We've all been "Shanghai'd"! No, we haven't been thrown in a burlap bag and kidnapped as often happened in the early rough days of this busy port city (and thus how the idiom originated), but driving in to the city tonight, we have been struck with awe at the sheer size and spectacle of the current-day Shanghai. Boasting 18 million people by night and a few million more in the daytime, Shanghai covers 5 times the area of Los Angeles with more people than live in New York -- not the city of New York, but the state of New York!
With so much of the growth coming in the last 10 years, Shanghai is a very modern city, almost futuristic in its look as you travel on a labyrinth of freeways 4 decks high and look eye-to-eye with the 10th story of some apartment building. It was as if we were in a science fiction car-of-the-future commercial flying through some blend of Times Square and the Emerald City. Speaking of apartment (and other) buildings, Shanghai has over 2,000 buildings that are at least 20 stories tall, and the architecture and lighting of many of the skyscrapers is beautiful and dramatic... and it goes on forever. We can't wait to get out in it tomorrow.

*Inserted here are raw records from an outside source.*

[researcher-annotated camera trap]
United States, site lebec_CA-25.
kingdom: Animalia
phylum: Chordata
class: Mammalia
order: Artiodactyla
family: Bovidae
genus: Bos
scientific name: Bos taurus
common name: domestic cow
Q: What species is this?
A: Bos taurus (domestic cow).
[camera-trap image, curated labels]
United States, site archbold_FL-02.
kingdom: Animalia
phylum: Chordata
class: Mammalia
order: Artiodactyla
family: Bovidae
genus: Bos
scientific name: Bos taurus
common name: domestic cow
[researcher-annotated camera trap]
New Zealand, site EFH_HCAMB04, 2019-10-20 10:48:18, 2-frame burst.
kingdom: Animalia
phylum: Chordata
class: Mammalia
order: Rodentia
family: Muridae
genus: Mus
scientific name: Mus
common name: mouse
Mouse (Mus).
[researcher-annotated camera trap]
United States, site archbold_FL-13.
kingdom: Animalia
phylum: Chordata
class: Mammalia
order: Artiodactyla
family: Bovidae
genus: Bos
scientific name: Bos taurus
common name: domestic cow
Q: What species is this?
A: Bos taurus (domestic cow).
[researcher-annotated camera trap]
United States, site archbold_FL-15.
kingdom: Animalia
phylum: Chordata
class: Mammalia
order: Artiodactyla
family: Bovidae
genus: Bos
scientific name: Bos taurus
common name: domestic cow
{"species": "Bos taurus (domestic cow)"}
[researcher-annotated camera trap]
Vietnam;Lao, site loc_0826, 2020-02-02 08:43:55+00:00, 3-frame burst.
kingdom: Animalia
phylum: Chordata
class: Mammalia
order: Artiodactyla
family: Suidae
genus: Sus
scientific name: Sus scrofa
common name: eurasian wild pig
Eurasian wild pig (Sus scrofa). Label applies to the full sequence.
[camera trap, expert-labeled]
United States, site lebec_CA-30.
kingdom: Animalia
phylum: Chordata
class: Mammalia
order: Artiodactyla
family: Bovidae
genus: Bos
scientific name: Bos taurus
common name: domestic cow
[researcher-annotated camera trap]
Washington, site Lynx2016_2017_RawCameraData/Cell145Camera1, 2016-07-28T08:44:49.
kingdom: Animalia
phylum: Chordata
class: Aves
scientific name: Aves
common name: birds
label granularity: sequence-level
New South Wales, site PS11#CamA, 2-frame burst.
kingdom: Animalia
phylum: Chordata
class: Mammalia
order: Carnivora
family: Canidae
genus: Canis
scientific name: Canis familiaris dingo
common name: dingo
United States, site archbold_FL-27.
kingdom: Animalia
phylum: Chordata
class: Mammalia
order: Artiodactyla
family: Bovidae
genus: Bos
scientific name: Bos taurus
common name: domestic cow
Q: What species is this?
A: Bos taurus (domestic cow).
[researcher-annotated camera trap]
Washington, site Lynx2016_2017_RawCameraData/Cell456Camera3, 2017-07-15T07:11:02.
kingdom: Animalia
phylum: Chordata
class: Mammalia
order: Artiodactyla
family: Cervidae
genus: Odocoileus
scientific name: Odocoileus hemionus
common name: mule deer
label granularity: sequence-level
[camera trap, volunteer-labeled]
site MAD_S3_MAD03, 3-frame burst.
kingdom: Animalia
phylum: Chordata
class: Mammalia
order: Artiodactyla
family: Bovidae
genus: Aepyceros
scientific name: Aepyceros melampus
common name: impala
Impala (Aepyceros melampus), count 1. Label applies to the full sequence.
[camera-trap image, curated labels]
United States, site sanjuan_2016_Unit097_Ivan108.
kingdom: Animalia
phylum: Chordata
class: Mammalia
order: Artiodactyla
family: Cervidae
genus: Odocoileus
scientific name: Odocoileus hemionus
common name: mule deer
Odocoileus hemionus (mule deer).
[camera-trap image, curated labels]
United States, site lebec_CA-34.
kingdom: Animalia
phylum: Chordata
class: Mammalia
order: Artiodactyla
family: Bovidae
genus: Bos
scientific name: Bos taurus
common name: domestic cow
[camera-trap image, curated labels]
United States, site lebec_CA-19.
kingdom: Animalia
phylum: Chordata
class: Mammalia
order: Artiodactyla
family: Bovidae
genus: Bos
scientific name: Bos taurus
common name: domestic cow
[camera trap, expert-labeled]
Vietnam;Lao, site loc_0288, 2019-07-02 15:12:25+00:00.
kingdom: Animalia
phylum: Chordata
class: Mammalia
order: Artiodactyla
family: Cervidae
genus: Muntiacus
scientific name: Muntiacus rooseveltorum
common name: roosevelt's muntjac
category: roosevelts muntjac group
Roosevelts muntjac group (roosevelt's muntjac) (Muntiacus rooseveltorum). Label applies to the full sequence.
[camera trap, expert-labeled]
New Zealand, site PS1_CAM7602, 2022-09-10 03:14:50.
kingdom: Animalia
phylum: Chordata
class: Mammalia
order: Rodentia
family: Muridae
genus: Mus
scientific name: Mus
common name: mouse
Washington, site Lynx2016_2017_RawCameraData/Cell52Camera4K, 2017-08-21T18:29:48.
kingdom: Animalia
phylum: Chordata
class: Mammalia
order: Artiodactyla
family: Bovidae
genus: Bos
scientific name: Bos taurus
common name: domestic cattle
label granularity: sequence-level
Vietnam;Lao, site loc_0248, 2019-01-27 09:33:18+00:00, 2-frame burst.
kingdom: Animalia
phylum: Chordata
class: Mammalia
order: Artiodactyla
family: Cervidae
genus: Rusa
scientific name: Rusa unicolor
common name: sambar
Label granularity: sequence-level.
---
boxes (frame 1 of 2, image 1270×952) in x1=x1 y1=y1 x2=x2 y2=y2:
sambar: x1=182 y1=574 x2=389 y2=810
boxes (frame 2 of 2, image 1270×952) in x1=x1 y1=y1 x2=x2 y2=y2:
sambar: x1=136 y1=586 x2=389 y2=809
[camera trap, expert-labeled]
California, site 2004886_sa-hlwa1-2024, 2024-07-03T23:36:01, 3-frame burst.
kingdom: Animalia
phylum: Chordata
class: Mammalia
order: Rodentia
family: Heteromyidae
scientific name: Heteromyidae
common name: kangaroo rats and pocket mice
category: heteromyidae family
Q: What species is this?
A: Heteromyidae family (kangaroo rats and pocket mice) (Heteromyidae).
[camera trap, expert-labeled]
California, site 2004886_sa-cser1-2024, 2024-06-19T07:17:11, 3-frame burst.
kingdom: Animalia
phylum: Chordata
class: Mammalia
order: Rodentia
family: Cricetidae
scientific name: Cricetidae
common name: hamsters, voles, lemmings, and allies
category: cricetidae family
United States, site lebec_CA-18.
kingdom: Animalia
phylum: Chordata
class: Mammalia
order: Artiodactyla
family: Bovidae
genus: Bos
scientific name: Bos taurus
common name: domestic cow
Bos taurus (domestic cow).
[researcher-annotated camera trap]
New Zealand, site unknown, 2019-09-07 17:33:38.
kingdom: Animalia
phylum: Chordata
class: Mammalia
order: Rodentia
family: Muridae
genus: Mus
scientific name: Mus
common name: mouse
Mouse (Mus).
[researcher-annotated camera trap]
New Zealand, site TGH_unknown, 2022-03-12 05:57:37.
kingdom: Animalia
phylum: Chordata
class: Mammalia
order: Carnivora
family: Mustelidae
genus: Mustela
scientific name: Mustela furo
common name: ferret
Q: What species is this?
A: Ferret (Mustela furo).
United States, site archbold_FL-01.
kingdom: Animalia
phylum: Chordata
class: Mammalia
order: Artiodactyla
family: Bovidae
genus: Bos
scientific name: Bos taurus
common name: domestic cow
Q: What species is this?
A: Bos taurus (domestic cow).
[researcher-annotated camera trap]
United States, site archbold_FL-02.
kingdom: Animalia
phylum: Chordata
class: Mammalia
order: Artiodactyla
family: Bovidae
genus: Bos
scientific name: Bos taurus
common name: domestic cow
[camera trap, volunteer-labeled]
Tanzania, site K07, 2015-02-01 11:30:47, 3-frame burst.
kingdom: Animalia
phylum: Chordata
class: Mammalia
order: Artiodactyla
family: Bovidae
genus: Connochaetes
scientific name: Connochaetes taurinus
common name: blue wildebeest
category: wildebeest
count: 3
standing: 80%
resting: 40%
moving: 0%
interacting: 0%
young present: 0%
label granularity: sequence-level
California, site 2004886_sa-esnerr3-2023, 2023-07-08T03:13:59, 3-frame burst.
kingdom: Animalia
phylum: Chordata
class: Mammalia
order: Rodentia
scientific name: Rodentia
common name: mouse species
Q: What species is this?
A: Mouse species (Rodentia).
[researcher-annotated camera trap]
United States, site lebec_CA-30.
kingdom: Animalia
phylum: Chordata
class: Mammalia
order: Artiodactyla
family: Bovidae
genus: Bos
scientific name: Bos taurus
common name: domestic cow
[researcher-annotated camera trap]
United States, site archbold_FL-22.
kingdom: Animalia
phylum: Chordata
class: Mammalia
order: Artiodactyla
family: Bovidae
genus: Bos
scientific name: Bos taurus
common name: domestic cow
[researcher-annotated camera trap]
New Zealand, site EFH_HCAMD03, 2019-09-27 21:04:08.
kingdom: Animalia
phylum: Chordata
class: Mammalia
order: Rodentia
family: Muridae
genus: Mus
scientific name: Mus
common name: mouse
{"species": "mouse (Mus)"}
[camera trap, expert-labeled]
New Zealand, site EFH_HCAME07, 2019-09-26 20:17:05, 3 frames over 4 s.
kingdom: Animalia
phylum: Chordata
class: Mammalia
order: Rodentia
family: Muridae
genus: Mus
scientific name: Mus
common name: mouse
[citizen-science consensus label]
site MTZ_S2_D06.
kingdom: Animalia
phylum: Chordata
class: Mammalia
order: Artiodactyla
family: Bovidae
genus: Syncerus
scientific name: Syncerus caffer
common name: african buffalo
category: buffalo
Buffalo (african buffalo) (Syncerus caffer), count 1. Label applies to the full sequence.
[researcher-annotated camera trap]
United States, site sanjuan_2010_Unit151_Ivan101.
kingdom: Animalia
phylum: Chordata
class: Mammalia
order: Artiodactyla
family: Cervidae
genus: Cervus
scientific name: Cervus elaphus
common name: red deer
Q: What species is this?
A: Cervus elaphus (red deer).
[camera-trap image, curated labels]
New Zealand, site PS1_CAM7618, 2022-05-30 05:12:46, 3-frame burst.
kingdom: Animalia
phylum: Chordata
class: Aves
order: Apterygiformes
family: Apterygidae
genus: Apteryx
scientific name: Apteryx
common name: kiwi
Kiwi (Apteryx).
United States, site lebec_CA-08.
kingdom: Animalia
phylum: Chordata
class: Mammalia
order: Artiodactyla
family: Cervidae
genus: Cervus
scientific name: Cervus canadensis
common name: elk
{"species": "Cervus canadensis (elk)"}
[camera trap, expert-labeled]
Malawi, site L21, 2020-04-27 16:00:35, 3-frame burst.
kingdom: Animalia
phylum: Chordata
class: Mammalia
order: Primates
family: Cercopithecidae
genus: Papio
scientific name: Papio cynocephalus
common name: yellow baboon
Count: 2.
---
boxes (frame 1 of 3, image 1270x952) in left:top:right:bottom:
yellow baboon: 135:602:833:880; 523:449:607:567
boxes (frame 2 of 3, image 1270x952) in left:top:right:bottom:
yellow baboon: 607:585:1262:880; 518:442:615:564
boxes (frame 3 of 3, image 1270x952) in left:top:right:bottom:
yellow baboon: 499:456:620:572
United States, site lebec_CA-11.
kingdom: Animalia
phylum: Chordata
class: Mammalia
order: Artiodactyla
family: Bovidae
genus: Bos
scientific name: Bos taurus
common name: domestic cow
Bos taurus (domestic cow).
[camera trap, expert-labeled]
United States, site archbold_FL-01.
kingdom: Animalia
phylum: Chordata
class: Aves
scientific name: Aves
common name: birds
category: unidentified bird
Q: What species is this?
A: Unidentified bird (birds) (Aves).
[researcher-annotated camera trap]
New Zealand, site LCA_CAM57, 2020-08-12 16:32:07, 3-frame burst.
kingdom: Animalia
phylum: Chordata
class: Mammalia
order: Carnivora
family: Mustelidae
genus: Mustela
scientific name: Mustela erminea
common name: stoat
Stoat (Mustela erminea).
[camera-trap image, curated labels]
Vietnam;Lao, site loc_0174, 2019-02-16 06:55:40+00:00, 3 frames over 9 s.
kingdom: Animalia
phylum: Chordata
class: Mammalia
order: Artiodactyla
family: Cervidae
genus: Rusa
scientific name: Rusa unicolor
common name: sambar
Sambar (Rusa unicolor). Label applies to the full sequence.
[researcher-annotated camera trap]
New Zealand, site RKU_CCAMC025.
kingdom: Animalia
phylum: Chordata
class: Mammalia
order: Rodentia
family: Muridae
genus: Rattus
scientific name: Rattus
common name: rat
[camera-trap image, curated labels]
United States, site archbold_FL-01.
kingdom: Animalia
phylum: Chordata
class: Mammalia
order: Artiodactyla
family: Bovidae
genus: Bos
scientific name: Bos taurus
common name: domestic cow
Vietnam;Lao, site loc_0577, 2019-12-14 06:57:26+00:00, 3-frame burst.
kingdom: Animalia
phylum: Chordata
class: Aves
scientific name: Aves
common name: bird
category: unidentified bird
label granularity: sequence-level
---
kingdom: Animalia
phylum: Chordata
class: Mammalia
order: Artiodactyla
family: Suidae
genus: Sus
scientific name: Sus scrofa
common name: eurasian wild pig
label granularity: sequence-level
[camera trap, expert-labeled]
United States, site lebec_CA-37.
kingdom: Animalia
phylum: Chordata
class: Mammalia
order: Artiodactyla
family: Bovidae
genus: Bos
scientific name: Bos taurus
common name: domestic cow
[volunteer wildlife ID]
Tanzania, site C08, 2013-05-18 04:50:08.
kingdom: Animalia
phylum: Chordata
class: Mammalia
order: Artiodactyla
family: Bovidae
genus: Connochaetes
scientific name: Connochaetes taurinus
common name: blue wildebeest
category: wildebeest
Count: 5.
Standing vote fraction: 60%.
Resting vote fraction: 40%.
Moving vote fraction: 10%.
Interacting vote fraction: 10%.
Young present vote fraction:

We spent most of today in Hangzhou, where we visited the Ling-Yin Temple, site of the largest Great Buddha sculpture in the world, with its beautiful and peaceful gardens plus 500 statues of secondary Buddhas (there's rankings, just like the military) and more than 300 other Buddhas carved out of the rock formations in the garden. The second biggest statue is of the Laughing Buddha, the jolly chubby guy that many people identify as Buddha, but who's really only a secondary Buddha. The Temple and gardens were teeming with Chinese tourists, which makes us all wonder on a crisp March day what the crowds will be like when millions more visit China next summer around the Olympics.
Around Hangzhou and on the 3 hour trip to Shanghai, we noted that the traffic lights and signage were equal to -- or better than -- what we have at home. The signage is all in Chinese’s characters and in English on a green background (we could be in California), and many have electronic lighting as well. Many traffic lights have the same second-countdown electronic lights that we have at downtown SLO intersections for pedestrians, but they are larger and for the cars, which we all agreed is a good idea. The "Walk" signs for pedestrians have an animated pedestrian moving his legs just in case you don't quite get the message. That's one advantage of growing so large so recently -- they get to start with state-of-the-art equipment.
Our guide has explained to us how most phrases have multiple meanings depending on the inflection you put on it. The same phrase can mean "Hello" or "How are you?" or "Are you okay?" or "Great to see you" depending on how you say it. We don't quite understand how that works with the written word (or character), but it works for them.
Except for the Chinese characters on signs, billboards, and buildings, and the inescapable observation that everyone is Chinese, what you see in much of China could be anywhere in the West. They dress like we do, they interact like we do, and their surroundings could be matched somewhere in the US. It's not the Communist China that I imagined based on prior experiences in Communist countries -- they're not despondent, they're not somber. China is very, very full of vitality.